- Requirements -
Pick out each line in the material below that contains the word "window", and copy those lines.

- Records supplied -
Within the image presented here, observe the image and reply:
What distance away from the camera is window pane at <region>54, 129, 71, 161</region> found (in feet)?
==
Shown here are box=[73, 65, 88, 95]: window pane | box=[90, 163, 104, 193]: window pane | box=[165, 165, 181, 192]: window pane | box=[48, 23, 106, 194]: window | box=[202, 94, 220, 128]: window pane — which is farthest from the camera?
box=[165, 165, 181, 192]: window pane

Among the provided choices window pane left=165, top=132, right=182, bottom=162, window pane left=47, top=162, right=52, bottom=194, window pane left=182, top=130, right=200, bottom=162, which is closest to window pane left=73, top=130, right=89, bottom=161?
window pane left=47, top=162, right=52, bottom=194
---
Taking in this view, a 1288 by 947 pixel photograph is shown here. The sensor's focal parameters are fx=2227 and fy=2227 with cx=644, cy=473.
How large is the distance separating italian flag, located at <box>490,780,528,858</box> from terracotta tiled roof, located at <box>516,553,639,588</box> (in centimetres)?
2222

- Response -
What distance away from the camera is window pane at <region>54, 129, 71, 161</region> found (in feet)?
Shown here are box=[73, 65, 88, 95]: window pane | box=[90, 163, 104, 193]: window pane | box=[165, 165, 181, 192]: window pane | box=[48, 23, 106, 194]: window | box=[202, 94, 220, 128]: window pane — which is farthest from the camera?
box=[165, 165, 181, 192]: window pane
Among the provided choices window pane left=165, top=132, right=182, bottom=162, window pane left=47, top=162, right=52, bottom=194, window pane left=182, top=130, right=200, bottom=162, which is closest to window pane left=73, top=130, right=89, bottom=161?
window pane left=47, top=162, right=52, bottom=194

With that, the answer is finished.